Posted yesterday at 5:12 p.m.

The barrel of Brent from the North Sea for delivery in July ended up 0.69% at 110.90 dollars.

A barrel of US West Texas Intermediate (WTI) for June delivery climbed 0.41% to 108.26 dollars.

Prices oscillated in an amplitude of more than four dollars a barrel throughout the day.

The upward trend was first driven by the European Commission’s proposal on Wednesday to adopt a gradual EU embargo on Russian oil and petroleum products.

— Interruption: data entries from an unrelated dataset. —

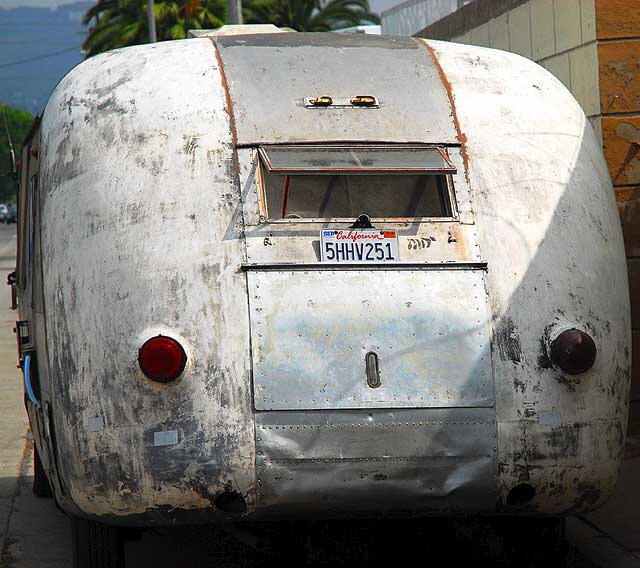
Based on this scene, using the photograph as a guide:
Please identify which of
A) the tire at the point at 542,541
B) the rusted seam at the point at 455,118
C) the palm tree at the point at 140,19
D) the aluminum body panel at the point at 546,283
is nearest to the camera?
the aluminum body panel at the point at 546,283

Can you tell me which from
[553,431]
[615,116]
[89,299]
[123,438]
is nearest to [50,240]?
[89,299]

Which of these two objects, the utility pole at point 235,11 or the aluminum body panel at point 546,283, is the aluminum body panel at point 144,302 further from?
the utility pole at point 235,11

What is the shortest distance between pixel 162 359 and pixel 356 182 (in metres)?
1.16

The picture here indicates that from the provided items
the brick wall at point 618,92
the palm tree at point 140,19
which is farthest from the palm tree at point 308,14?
the brick wall at point 618,92

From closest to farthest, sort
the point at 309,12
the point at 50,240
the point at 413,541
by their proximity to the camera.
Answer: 1. the point at 50,240
2. the point at 413,541
3. the point at 309,12

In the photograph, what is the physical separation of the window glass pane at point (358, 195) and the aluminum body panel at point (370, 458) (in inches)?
35.1

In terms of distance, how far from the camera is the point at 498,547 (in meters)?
5.92

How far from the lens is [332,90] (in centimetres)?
553

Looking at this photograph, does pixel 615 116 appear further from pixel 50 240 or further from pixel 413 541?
pixel 50 240

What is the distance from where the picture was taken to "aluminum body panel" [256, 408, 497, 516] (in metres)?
4.87

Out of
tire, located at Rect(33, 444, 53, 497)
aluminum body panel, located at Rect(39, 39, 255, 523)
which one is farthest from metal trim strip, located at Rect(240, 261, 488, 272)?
tire, located at Rect(33, 444, 53, 497)

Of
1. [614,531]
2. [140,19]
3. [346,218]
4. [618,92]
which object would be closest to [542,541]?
[614,531]

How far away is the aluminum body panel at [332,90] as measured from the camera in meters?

This would be the next step in the economic sanctions that European nations are imposing on Russia because of the Russian invasion of Ukraine.

What still constitute “a decent upward pressure” on the price of black gold, according to Ipek Ozkardeskaya, analyst at Swissquote Bank. “Indeed, greater demand for non-Russian oil is likely to push prices higher in general,” said Carsten Fritsch, an analyst at Commerzbank.

Another factor also slightly on the rise: OPEC and their OPEC + partners agreed on Thursday, as expected, to continue their marginal increase in their production of black gold, comforted by the risks weighing on demand.

The alliance has decided to “adjust the total monthly production upwards by 432,000 barrels per day for the month of June,” according to its press release.

The group “remains allied with Russia and plays against the determination of the United States to increase oil production, and OPEC countries are not willing to replace Russian oil”, explained Ipek Ozkardeskaya.

“Obviously the market has been torn between the fact that, on the one hand, OPEC is not changing its rate of increase in production, and on the other hand, Germany has said that it is in solidarity with its European partners. on energy and finally that the stock market weighed on prices,” said Phil Flynn of Price Futures Group.

Oil prices, which were up sharply in the middle of the session, lost three-quarters of the ground gained when Wall Street took a violent nose dive.

The New York indices had their worst session of the year the day after a rate hike by the Fed while the dollar jumped, which is generally unfavorable to the price of crude.

“Most people are beginning to believe that the only way to slow this inflation is to slow economic growth,” said Phil Flynn.

For James Williams, of WTRG Economics, “the factor that lowers prices comes mainly from China and its policy which overreacts to COVID-19”.

Confinements of buildings, massive screenings, Beijing, a city of 22 million inhabitants, lives to the rhythm of the “zero COVID-19” strategy, raising fears of an economic slowdown and lower energy demand.